On June 19, 1946 Beatrice Chanler passed away. She was traveling by train with French diplomat Alexis Leger, also known as Nobel prize winning poet Saint-John Perse. The two had spent summers together at her home in Islesboro, Maine since his exile from France after its fall to Hitler.
Before the onset of the war in 1939, Beatrice left Europe and returned to New York ostensibly to spend the holidays with her sons and to work on a new biography of Isabella of Portugal. After having been decorated for her heroism in 1919 during the First World War, she had every right in the world to hang up her spurs and pursue her private ambitions. But by November of 1941, she was back in the office in mid-town New York, saying, “When I look at the state of the world today and the books it already has, I think it is better to make a positive contribution to the living than to literature. It is impossible at this moment for any intelligent person to be interested in his own personal life and plans.”

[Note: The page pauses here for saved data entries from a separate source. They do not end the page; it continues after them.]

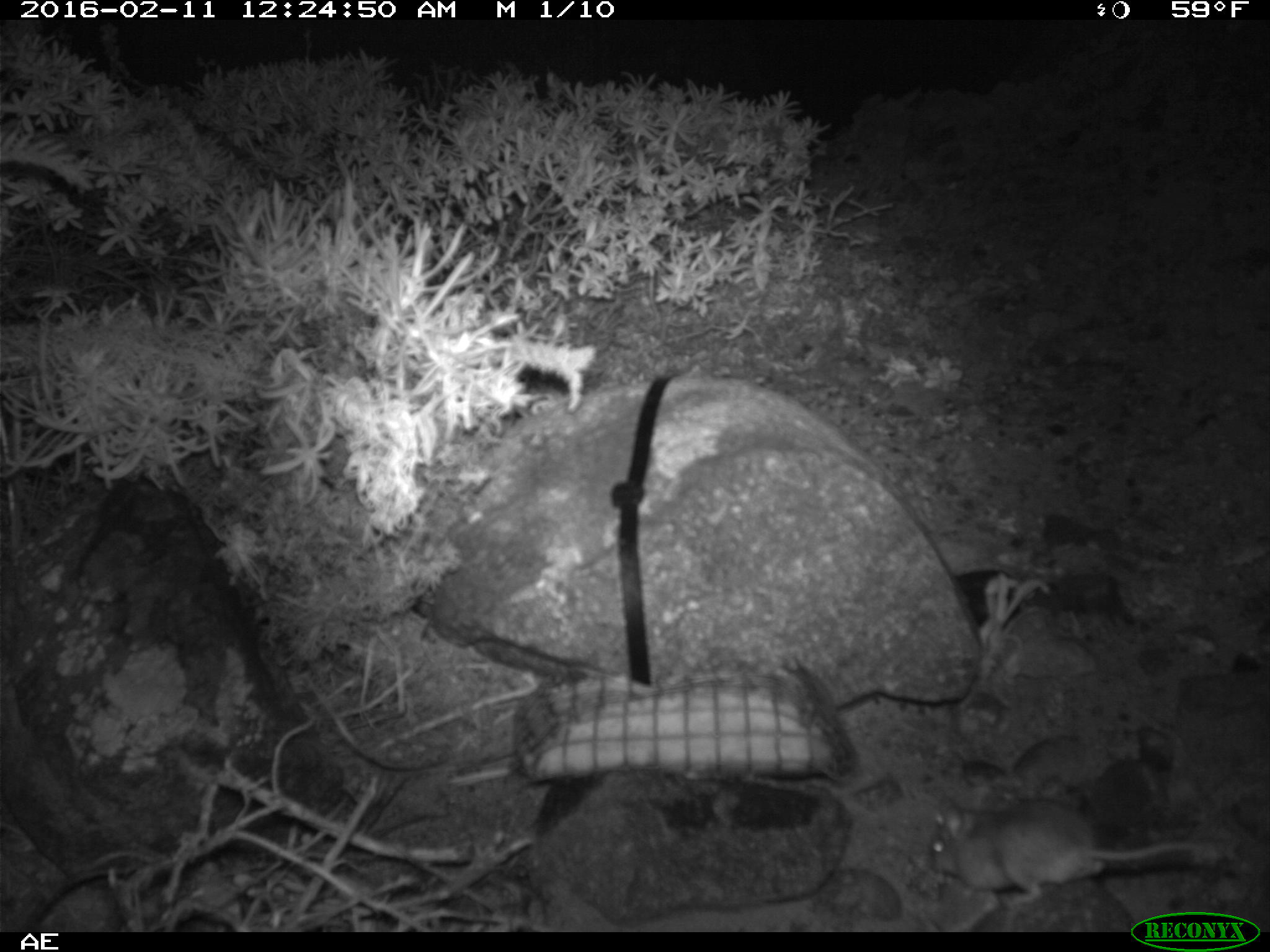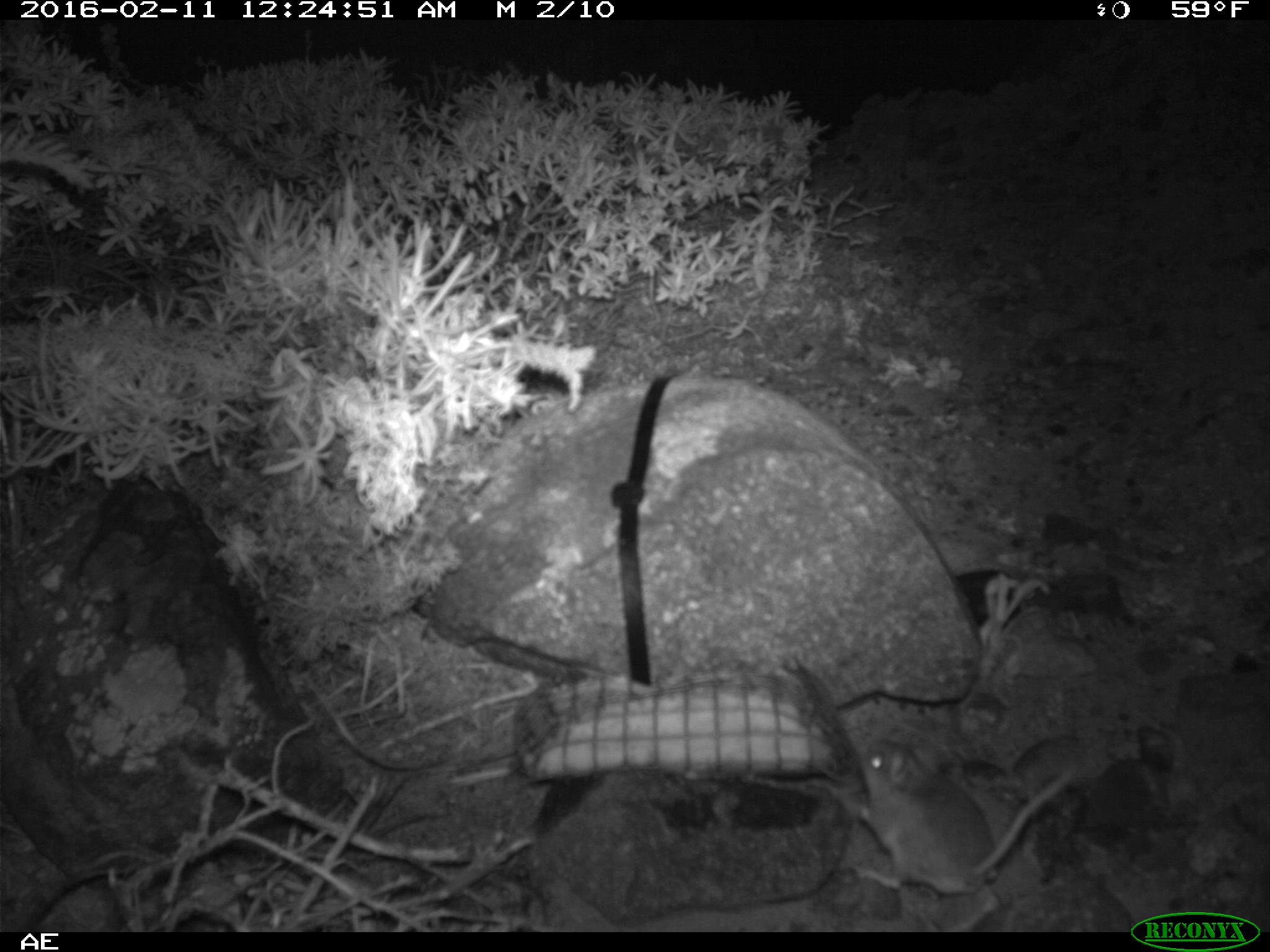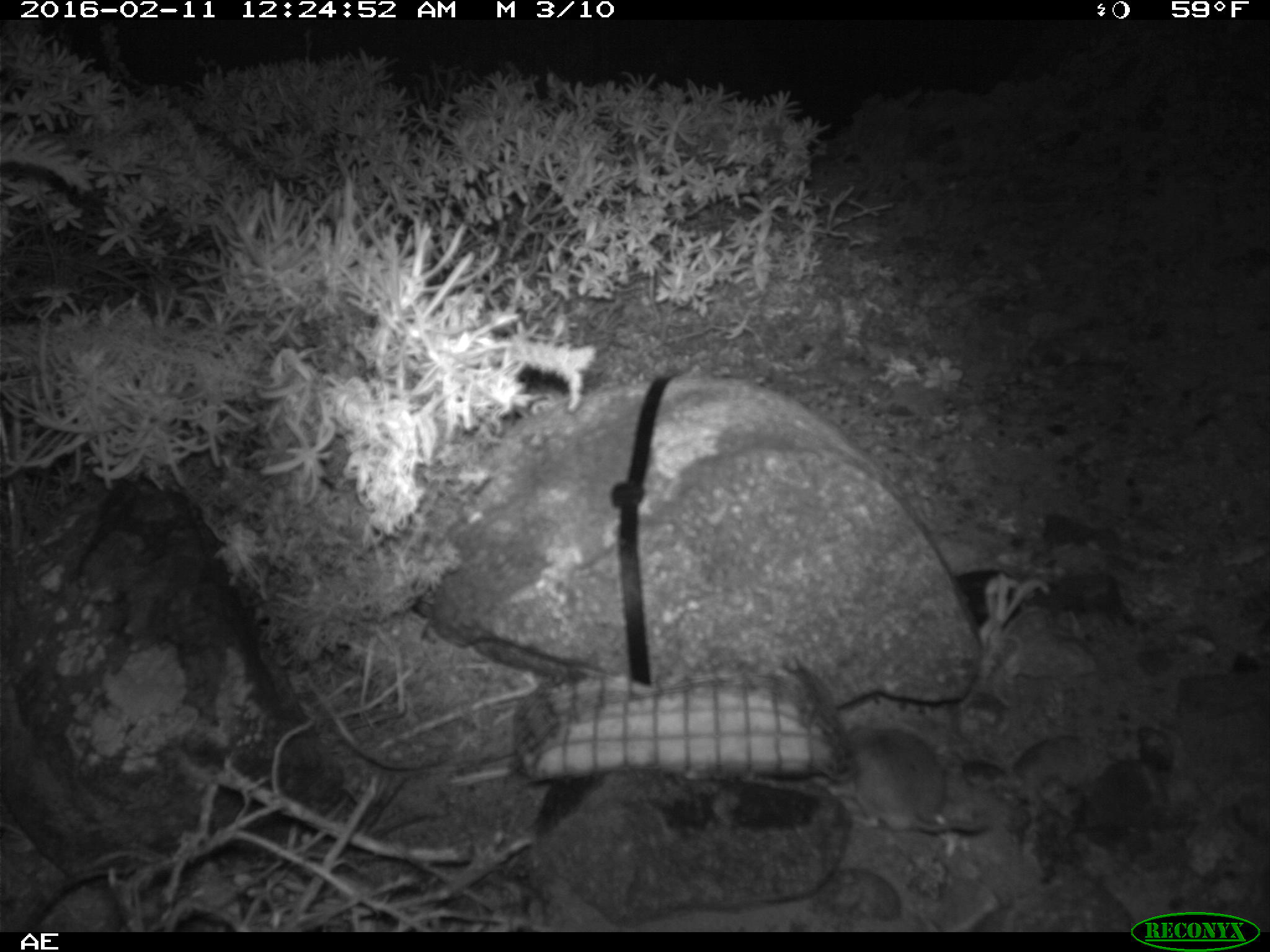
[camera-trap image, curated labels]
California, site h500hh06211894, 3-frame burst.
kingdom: Animalia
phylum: Chordata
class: Mammalia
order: Rodentia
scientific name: Rodentia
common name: rodent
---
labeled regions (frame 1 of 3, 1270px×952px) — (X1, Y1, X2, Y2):
rodent: (928, 800, 1206, 902)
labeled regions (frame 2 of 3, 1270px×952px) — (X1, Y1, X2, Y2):
rodent: (835, 719, 1077, 902)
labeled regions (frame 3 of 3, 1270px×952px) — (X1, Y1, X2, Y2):
rodent: (827, 722, 987, 834)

She threw herself into war-relief work for the second time, working not only for the benefit of her beloved Lafayette preventorium in France, but also leading two war-relief organizations and serving on the committees of five more. She was particularly involved in helping Greece, which had been invaded by the Axis Powers in October of 1940. Her tireless efforts did not stop even with the allied victory… after the Second World War was won, Beatrice went on to serve as Vice Chairwoman of The National Citizens’ Committee in Aid of the United States War Crime Commission—advocating a strong response to Nazi crimes against Jews, and championing Jewish Congressman Emanuel Celler, a critic of America’s insufficient response to the Holocaust.
What business she was about on her last ill-fated train ride to New York, I cannot be certain. I think it possible she was going to meet her dear friend Emily Sloane for their long-awaited reunion after the war. She perished of a heart-attack en route. She was decorated a second time, posthumously, for her service to Greece.
One of the quotes about life and death that I found in her letters reads
The work ahead of us is so big that in the vastness of the war and this ocean, I feel small and insignificant. The length of our days is in the hands of fate. And we must all come to the same night . . .
She never did finish the last book she was working on, but she was anything but insignificant. While it’s true that we must all come to the same night… only some of us live so boldly in the light.